::: Data

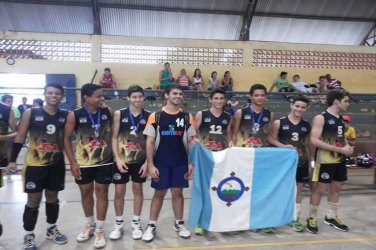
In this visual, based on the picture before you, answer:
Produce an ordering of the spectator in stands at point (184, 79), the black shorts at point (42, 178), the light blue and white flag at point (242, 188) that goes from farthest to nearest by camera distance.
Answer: the spectator in stands at point (184, 79), the light blue and white flag at point (242, 188), the black shorts at point (42, 178)

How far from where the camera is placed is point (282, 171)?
3902 millimetres

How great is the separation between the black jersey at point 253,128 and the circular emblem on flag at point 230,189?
20.3 inches

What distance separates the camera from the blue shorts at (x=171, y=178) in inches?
141

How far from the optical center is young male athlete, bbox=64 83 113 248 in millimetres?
3463

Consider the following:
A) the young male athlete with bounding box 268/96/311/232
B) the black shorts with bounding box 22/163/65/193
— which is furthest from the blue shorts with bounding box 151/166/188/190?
the young male athlete with bounding box 268/96/311/232

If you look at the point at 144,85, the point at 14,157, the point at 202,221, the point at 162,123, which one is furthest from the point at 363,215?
the point at 144,85

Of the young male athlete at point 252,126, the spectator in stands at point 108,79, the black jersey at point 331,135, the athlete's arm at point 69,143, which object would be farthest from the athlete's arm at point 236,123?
the spectator in stands at point 108,79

::::::

• Prompt: Copy the lines from the one containing "Of the young" through the last line above, keeping every character unchanged.

• The completed task:
Of the young male athlete at point 252,126, the spectator in stands at point 108,79, the black jersey at point 331,135, the athlete's arm at point 69,143, which object would be farthest from the athlete's arm at point 236,123?
the spectator in stands at point 108,79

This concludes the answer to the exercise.